Install libraries on the Azure Databricks Cluster
The notebooks you will run depends on certain Python libraries that will need to be installed in your cluster. The following steps walk you through adding these dependencies.
- From within the Azure Databricks workspace, from the Clusters section, select your cluster. Make sure the state of the cluster is Running.
- Select the Libraries link and then select Install New.
- In the Library Source, select PyPi and in the Package text box type
azureml-sdk[databricks]
and select Install. - Next install
sklearn-pandas==2.1.0
- Next install
azureml-mlflow
Note: If the packages don’t get installed, create a cluster with an older runtime (for example ML runtime 9.1) and try installing the packages on the new cluster.
Deploy an Azure Machine Learning workspace
-
If you have already created an Azure Machine Learning workspace in your subscription, you can skip to the section Exercise: Running experiments in Azure Machine Learning.
-
In the Azure Portal, create a new resource: Machine Learning
-
In the Create Machine Learning Workspace dialog that appears, provide the following values:
- Subscription: Choose your Azure subscription.
- Resource group: Select the resource group in which you deployed your Azure Databricks workspace.
- Workspace Name: aml-ws
- Region: Choose a region closest to you (it is OK if the Azure Databricks Workspace and the Azure Machine Learning Workspace are in different locations).
-
Review and complete the creation of Azure Machine Learning workspace.
Run an experiment in Azure Machine Learning
In this exercise, you will learn how to load and manipulate data inside the Azure Databricks environment.
-
In a web browser, open your Azure Databricks workspace.
-
If your cluster is not running, on the Compute page, select your cluster and use the ▶ Start button to start it
-
In the Azure Databricks Workspace, using the command bar on the left, select Workspace.

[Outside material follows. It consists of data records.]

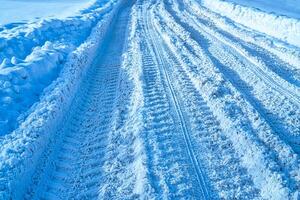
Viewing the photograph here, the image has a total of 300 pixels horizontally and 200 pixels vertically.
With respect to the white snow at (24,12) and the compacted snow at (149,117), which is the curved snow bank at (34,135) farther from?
the white snow at (24,12)

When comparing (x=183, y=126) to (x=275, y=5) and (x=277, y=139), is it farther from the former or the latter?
(x=275, y=5)

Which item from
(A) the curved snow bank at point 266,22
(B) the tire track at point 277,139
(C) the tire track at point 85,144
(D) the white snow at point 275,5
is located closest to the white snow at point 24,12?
(C) the tire track at point 85,144

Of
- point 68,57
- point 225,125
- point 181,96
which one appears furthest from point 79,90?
point 225,125

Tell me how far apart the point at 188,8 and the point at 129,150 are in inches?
683

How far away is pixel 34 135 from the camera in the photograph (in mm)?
7184

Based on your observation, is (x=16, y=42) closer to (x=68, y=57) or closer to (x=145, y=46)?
(x=68, y=57)

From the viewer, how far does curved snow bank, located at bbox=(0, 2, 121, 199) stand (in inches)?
240

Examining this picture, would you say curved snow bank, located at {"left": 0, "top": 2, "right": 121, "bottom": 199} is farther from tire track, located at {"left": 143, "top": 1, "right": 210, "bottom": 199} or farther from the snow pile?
tire track, located at {"left": 143, "top": 1, "right": 210, "bottom": 199}

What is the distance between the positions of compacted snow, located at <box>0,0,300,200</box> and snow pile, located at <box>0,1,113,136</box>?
0.04 m

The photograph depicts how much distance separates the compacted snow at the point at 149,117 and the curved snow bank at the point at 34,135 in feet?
0.09

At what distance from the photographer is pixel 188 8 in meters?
22.6

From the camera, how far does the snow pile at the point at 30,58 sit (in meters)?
8.45

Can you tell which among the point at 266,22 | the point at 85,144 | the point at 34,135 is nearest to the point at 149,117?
the point at 85,144

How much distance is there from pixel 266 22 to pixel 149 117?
36.3ft
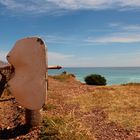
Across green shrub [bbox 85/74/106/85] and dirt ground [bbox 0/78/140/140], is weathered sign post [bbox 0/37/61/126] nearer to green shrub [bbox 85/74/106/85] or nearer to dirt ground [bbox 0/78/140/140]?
dirt ground [bbox 0/78/140/140]

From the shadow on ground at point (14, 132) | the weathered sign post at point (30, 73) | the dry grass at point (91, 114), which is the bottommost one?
the shadow on ground at point (14, 132)

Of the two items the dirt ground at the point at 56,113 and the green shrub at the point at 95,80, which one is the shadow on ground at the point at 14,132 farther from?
the green shrub at the point at 95,80

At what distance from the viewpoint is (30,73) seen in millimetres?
7562

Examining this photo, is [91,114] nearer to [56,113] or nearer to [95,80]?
[56,113]

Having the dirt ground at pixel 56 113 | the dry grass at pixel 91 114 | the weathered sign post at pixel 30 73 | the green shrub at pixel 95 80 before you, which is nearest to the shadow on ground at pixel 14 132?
the dirt ground at pixel 56 113

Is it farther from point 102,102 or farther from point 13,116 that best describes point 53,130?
point 102,102

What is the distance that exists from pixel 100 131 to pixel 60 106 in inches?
158

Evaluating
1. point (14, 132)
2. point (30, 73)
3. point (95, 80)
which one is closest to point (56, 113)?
point (14, 132)

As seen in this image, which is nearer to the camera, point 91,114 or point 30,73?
point 30,73

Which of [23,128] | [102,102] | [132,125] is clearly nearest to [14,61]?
[23,128]

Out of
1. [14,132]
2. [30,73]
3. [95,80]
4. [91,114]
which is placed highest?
[30,73]

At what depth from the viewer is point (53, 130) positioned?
432 inches

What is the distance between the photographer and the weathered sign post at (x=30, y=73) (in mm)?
7469

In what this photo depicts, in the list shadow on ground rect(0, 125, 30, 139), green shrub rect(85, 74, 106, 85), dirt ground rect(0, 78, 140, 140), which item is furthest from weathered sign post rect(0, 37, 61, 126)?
green shrub rect(85, 74, 106, 85)
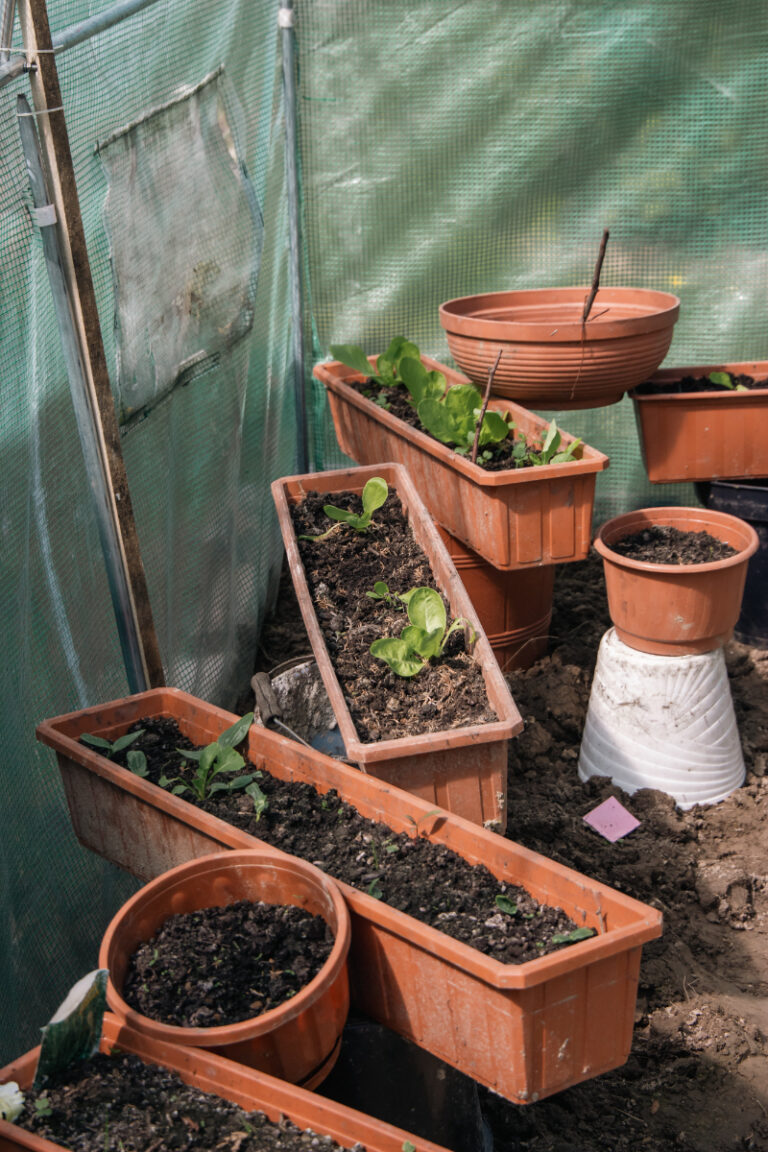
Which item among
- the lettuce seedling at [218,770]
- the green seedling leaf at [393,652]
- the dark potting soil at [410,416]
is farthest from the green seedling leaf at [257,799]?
the dark potting soil at [410,416]

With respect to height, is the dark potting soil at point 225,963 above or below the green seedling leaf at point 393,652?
below

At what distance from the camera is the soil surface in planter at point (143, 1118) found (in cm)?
123

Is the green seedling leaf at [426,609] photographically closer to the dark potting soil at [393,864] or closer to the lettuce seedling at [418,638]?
the lettuce seedling at [418,638]

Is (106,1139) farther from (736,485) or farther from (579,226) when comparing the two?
(579,226)

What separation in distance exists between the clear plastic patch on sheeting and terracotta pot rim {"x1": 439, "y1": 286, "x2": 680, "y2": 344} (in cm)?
67

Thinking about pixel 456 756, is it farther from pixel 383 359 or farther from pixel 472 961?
pixel 383 359

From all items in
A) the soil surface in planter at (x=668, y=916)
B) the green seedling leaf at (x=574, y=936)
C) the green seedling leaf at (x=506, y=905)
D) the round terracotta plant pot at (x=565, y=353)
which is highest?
the round terracotta plant pot at (x=565, y=353)

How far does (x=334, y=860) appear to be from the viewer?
1.68 metres

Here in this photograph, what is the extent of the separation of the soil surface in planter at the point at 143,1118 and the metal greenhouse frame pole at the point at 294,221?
3.02 metres

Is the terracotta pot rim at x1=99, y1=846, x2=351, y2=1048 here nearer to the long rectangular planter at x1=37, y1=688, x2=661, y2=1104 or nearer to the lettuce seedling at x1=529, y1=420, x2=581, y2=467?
the long rectangular planter at x1=37, y1=688, x2=661, y2=1104

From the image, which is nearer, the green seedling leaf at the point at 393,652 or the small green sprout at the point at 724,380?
the green seedling leaf at the point at 393,652

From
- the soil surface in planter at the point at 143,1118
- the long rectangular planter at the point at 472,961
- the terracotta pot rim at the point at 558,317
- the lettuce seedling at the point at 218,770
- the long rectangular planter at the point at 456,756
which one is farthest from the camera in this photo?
the terracotta pot rim at the point at 558,317

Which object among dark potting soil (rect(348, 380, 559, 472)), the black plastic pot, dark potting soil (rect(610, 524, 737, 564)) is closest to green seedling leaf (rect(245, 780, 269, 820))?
dark potting soil (rect(348, 380, 559, 472))

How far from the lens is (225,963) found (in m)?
1.46
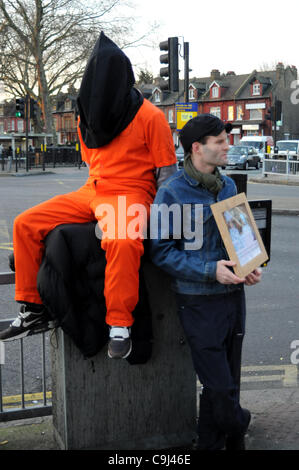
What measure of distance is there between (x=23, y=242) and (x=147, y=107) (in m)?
0.88

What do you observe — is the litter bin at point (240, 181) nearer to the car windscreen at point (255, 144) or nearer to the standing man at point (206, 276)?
the standing man at point (206, 276)

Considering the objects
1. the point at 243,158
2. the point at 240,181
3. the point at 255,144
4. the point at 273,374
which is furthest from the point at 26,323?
the point at 255,144

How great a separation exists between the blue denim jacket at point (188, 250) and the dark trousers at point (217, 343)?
0.06 metres

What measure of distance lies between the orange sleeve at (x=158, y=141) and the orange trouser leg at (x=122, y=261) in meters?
0.31

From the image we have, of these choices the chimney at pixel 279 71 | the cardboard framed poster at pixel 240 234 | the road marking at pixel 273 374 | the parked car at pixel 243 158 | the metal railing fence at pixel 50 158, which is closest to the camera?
the cardboard framed poster at pixel 240 234

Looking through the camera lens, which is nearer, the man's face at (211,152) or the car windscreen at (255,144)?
the man's face at (211,152)

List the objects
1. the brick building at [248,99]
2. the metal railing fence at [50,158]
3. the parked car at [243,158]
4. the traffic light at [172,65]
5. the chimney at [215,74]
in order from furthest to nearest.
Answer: the chimney at [215,74], the brick building at [248,99], the parked car at [243,158], the metal railing fence at [50,158], the traffic light at [172,65]

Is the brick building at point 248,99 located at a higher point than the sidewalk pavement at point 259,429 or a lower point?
higher

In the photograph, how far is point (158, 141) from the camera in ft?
8.98

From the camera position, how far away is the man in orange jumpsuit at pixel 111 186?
2564 mm

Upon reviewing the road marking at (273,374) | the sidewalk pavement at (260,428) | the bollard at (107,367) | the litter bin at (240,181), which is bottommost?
the road marking at (273,374)

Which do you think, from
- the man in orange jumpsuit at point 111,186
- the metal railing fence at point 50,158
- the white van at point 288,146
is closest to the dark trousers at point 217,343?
the man in orange jumpsuit at point 111,186

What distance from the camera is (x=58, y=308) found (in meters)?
2.57

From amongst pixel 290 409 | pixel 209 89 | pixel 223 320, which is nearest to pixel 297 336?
pixel 290 409
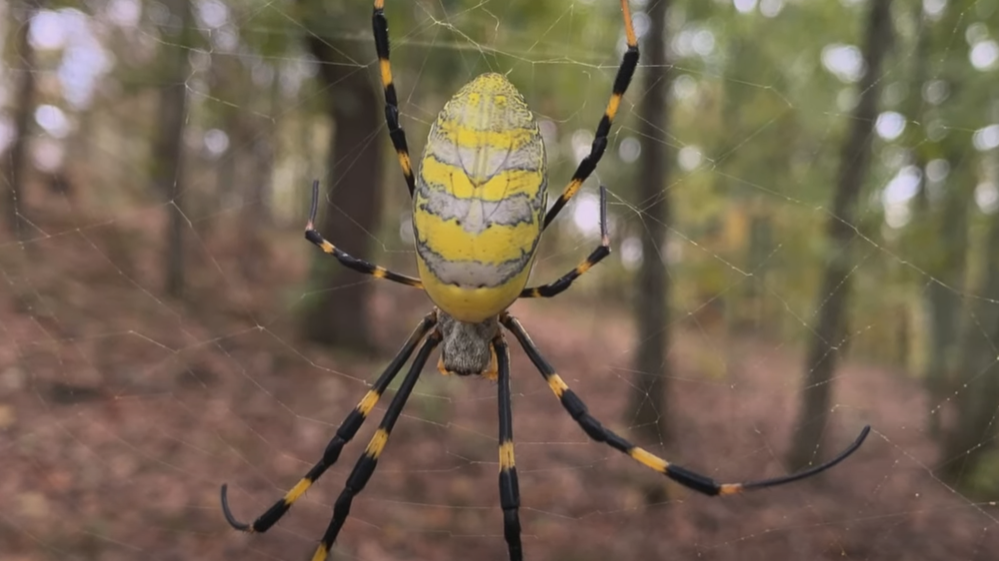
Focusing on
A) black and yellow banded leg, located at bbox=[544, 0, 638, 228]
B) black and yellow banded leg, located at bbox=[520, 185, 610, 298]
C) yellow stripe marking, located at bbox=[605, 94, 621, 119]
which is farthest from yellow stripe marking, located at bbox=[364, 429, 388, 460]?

Then select Users, and ☗ your_user_name. Then in the folder named 04 - Integrating Azure Databricks and Azure Machine Learning, open the 1.0 Running experiments in Azure Machine Learning notebook.
-
Attach the notebook to your cluster. Then read the notes in the notebook, running each code cell in turn.
Clean-up
If you’re finished working with Azure Databricks for now, in Azure Databricks workspace, on the Compute page, select your cluster and select ■ Terminate to shut it down. Otherwise, leave it running for the next exercise.